▶ Selected text:
────────────────────────────────────────

Linux-ext4 Archive on lore.kernel.org
 help / color / Atom feed
From: "Darrick J. Wong" <darrick.wong@oracle.com>
To: Harshad Shirwadkar <harshadshirwadkar@gmail.com>
Cc: linux-ext4@vger.kernel.org, tytso@mit.edu
Subject: Re: [PATCH v9 1/9] doc: update ext4 and journalling docs to include fast commit feature
Date: Tue, 22 Sep 2020 10:50:01 -0700
Message-ID: <20200922175001.GB7948@magnolia> (raw)
In-Reply-To: <20200919005451.3899779-2-harshadshirwadkar@gmail.com>

On Fri, Sep 18, 2020 at 05:54:43PM -0700, Harshad Shirwadkar wrote:
> This patch adds necessary documentation for fast commits.
> 
> Signed-off-by: Harshad Shirwadkar <harshadshirwadkar@gmail.com>
> ---
>  Documentation/filesystems/ext4/journal.rst | 66 ++++++++++++++++++++++
>  Documentation/filesystems/journalling.rst  | 28 +++++++++
>  2 files changed, 94 insertions(+)
> 
> diff --git a/Documentation/filesystems/ext4/journal.rst b/Documentation/filesystems/ext4/journal.rst
> index ea613ee701f5..c2e4d010a201 100644
> --- a/Documentation/filesystems/ext4/journal.rst
> +++ b/Documentation/filesystems/ext4/journal.rst
> @@ -28,6 +28,17 @@ metadata are written to disk through the journal. This is slower but
>  safest. If ``data=writeback``, dirty data blocks are not flushed to the
>  disk before the metadata are written to disk through the journal.

────────────────────────────────────────

▶ Saved data entries:
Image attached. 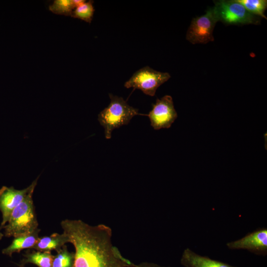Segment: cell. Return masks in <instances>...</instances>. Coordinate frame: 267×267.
Listing matches in <instances>:
<instances>
[{"mask_svg": "<svg viewBox=\"0 0 267 267\" xmlns=\"http://www.w3.org/2000/svg\"><path fill=\"white\" fill-rule=\"evenodd\" d=\"M212 9L218 21L226 24L258 25L261 22V17L248 11L237 0L215 1Z\"/></svg>", "mask_w": 267, "mask_h": 267, "instance_id": "cell-4", "label": "cell"}, {"mask_svg": "<svg viewBox=\"0 0 267 267\" xmlns=\"http://www.w3.org/2000/svg\"><path fill=\"white\" fill-rule=\"evenodd\" d=\"M61 226L74 246L73 267H136L124 258L111 241V228L105 224L90 225L78 220L66 219Z\"/></svg>", "mask_w": 267, "mask_h": 267, "instance_id": "cell-1", "label": "cell"}, {"mask_svg": "<svg viewBox=\"0 0 267 267\" xmlns=\"http://www.w3.org/2000/svg\"><path fill=\"white\" fill-rule=\"evenodd\" d=\"M39 177L27 187L21 190L13 187L2 186L0 189V211L2 215V221L0 226L6 224L13 211L23 201L34 184L37 183Z\"/></svg>", "mask_w": 267, "mask_h": 267, "instance_id": "cell-8", "label": "cell"}, {"mask_svg": "<svg viewBox=\"0 0 267 267\" xmlns=\"http://www.w3.org/2000/svg\"><path fill=\"white\" fill-rule=\"evenodd\" d=\"M67 243H69V239L65 233H54L50 236L39 237L32 249L43 252H51L52 250L57 252Z\"/></svg>", "mask_w": 267, "mask_h": 267, "instance_id": "cell-12", "label": "cell"}, {"mask_svg": "<svg viewBox=\"0 0 267 267\" xmlns=\"http://www.w3.org/2000/svg\"><path fill=\"white\" fill-rule=\"evenodd\" d=\"M20 267H25V266L18 265Z\"/></svg>", "mask_w": 267, "mask_h": 267, "instance_id": "cell-21", "label": "cell"}, {"mask_svg": "<svg viewBox=\"0 0 267 267\" xmlns=\"http://www.w3.org/2000/svg\"><path fill=\"white\" fill-rule=\"evenodd\" d=\"M54 255L51 267H73L75 254L69 252L66 245Z\"/></svg>", "mask_w": 267, "mask_h": 267, "instance_id": "cell-14", "label": "cell"}, {"mask_svg": "<svg viewBox=\"0 0 267 267\" xmlns=\"http://www.w3.org/2000/svg\"><path fill=\"white\" fill-rule=\"evenodd\" d=\"M2 229V227H1L0 226V240H1V239H2V238L3 237V236H4L3 233H2L0 231V230H1Z\"/></svg>", "mask_w": 267, "mask_h": 267, "instance_id": "cell-20", "label": "cell"}, {"mask_svg": "<svg viewBox=\"0 0 267 267\" xmlns=\"http://www.w3.org/2000/svg\"><path fill=\"white\" fill-rule=\"evenodd\" d=\"M86 1L84 0H72V2H73L75 8L80 6V5L82 4Z\"/></svg>", "mask_w": 267, "mask_h": 267, "instance_id": "cell-19", "label": "cell"}, {"mask_svg": "<svg viewBox=\"0 0 267 267\" xmlns=\"http://www.w3.org/2000/svg\"><path fill=\"white\" fill-rule=\"evenodd\" d=\"M171 77L167 72L156 71L145 66L135 72L124 84L126 88H133L141 90L145 94L153 96L157 89Z\"/></svg>", "mask_w": 267, "mask_h": 267, "instance_id": "cell-5", "label": "cell"}, {"mask_svg": "<svg viewBox=\"0 0 267 267\" xmlns=\"http://www.w3.org/2000/svg\"><path fill=\"white\" fill-rule=\"evenodd\" d=\"M24 258L18 265L25 266L33 264L38 267H51L54 255L51 252H43L33 250L23 255Z\"/></svg>", "mask_w": 267, "mask_h": 267, "instance_id": "cell-13", "label": "cell"}, {"mask_svg": "<svg viewBox=\"0 0 267 267\" xmlns=\"http://www.w3.org/2000/svg\"><path fill=\"white\" fill-rule=\"evenodd\" d=\"M48 9L55 14L71 17L75 7L72 0H55Z\"/></svg>", "mask_w": 267, "mask_h": 267, "instance_id": "cell-17", "label": "cell"}, {"mask_svg": "<svg viewBox=\"0 0 267 267\" xmlns=\"http://www.w3.org/2000/svg\"><path fill=\"white\" fill-rule=\"evenodd\" d=\"M37 183L33 185L23 201L12 212L9 220L3 227L4 236L16 237L33 232L38 228L33 194Z\"/></svg>", "mask_w": 267, "mask_h": 267, "instance_id": "cell-2", "label": "cell"}, {"mask_svg": "<svg viewBox=\"0 0 267 267\" xmlns=\"http://www.w3.org/2000/svg\"><path fill=\"white\" fill-rule=\"evenodd\" d=\"M93 3L92 0H89L77 7L73 10L71 17L90 23L94 12Z\"/></svg>", "mask_w": 267, "mask_h": 267, "instance_id": "cell-16", "label": "cell"}, {"mask_svg": "<svg viewBox=\"0 0 267 267\" xmlns=\"http://www.w3.org/2000/svg\"><path fill=\"white\" fill-rule=\"evenodd\" d=\"M110 102L98 115V120L104 129L105 137L110 139L112 131L128 125L135 116L141 115L138 110L129 105L123 97L109 94Z\"/></svg>", "mask_w": 267, "mask_h": 267, "instance_id": "cell-3", "label": "cell"}, {"mask_svg": "<svg viewBox=\"0 0 267 267\" xmlns=\"http://www.w3.org/2000/svg\"><path fill=\"white\" fill-rule=\"evenodd\" d=\"M227 247L232 250L245 249L259 255L267 254V229L258 228L240 239L228 242Z\"/></svg>", "mask_w": 267, "mask_h": 267, "instance_id": "cell-9", "label": "cell"}, {"mask_svg": "<svg viewBox=\"0 0 267 267\" xmlns=\"http://www.w3.org/2000/svg\"><path fill=\"white\" fill-rule=\"evenodd\" d=\"M180 263L185 267H236L207 256H201L189 248L183 251Z\"/></svg>", "mask_w": 267, "mask_h": 267, "instance_id": "cell-10", "label": "cell"}, {"mask_svg": "<svg viewBox=\"0 0 267 267\" xmlns=\"http://www.w3.org/2000/svg\"><path fill=\"white\" fill-rule=\"evenodd\" d=\"M238 2L242 4L244 7L251 13L267 19L264 12L267 7V0H237Z\"/></svg>", "mask_w": 267, "mask_h": 267, "instance_id": "cell-15", "label": "cell"}, {"mask_svg": "<svg viewBox=\"0 0 267 267\" xmlns=\"http://www.w3.org/2000/svg\"><path fill=\"white\" fill-rule=\"evenodd\" d=\"M146 116L154 130L170 128L178 117L172 96L166 95L160 99H157Z\"/></svg>", "mask_w": 267, "mask_h": 267, "instance_id": "cell-7", "label": "cell"}, {"mask_svg": "<svg viewBox=\"0 0 267 267\" xmlns=\"http://www.w3.org/2000/svg\"><path fill=\"white\" fill-rule=\"evenodd\" d=\"M136 267H166L160 266L158 265H157L154 263H148V262H143L140 263L139 265H136Z\"/></svg>", "mask_w": 267, "mask_h": 267, "instance_id": "cell-18", "label": "cell"}, {"mask_svg": "<svg viewBox=\"0 0 267 267\" xmlns=\"http://www.w3.org/2000/svg\"><path fill=\"white\" fill-rule=\"evenodd\" d=\"M218 21L212 8H210L205 14L192 19L186 32V40L193 44L214 41L213 33Z\"/></svg>", "mask_w": 267, "mask_h": 267, "instance_id": "cell-6", "label": "cell"}, {"mask_svg": "<svg viewBox=\"0 0 267 267\" xmlns=\"http://www.w3.org/2000/svg\"><path fill=\"white\" fill-rule=\"evenodd\" d=\"M40 229L38 228L29 233L14 237L11 243L2 250L4 255L11 257L15 253H19L26 249H32L37 242Z\"/></svg>", "mask_w": 267, "mask_h": 267, "instance_id": "cell-11", "label": "cell"}]
</instances>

────────────────────────────────────────

▶ Task details: Continue the ext4 fast commit documentation patch email from the point where it stops.

▶ Task result:
>  
> +In case of ``data=ordered`` mode, Ext4 also supports fast commits which
> +help reduce commit latency significantly. The default ``data=ordered``
> +mode works by logging metadata blocks tothe journal. In fast commit

"to the journal"

> +mode, Ext4 only stores the minimal delta needed to recreate the
> +affected metadata in fast commit space that is shared with JBD2.
> +Once the fast commit area fills in or if fast commit is not possible
> +or if JBD2 commit timer goes off, Ext4 performs a traditional full commit.
> +A full commit invalidates all the fast commits that happened before
> +it and thus it makes the fast commit area empty for further fast
> +commits. This feature needs to be enabled at compile time.

And mkfs time too, I would hope?

> +
>  The journal inode is typically inode 8. The first 68 bytes of the
>  journal inode are replicated in the ext4 superblock. The journal itself
>  is normal (but hidden) file within the filesystem. The file usually
> @@ -609,3 +620,58 @@ bytes long (but uses a full block):
>       - h\_commit\_nsec
>       - Nanoseconds component of the above timestamp.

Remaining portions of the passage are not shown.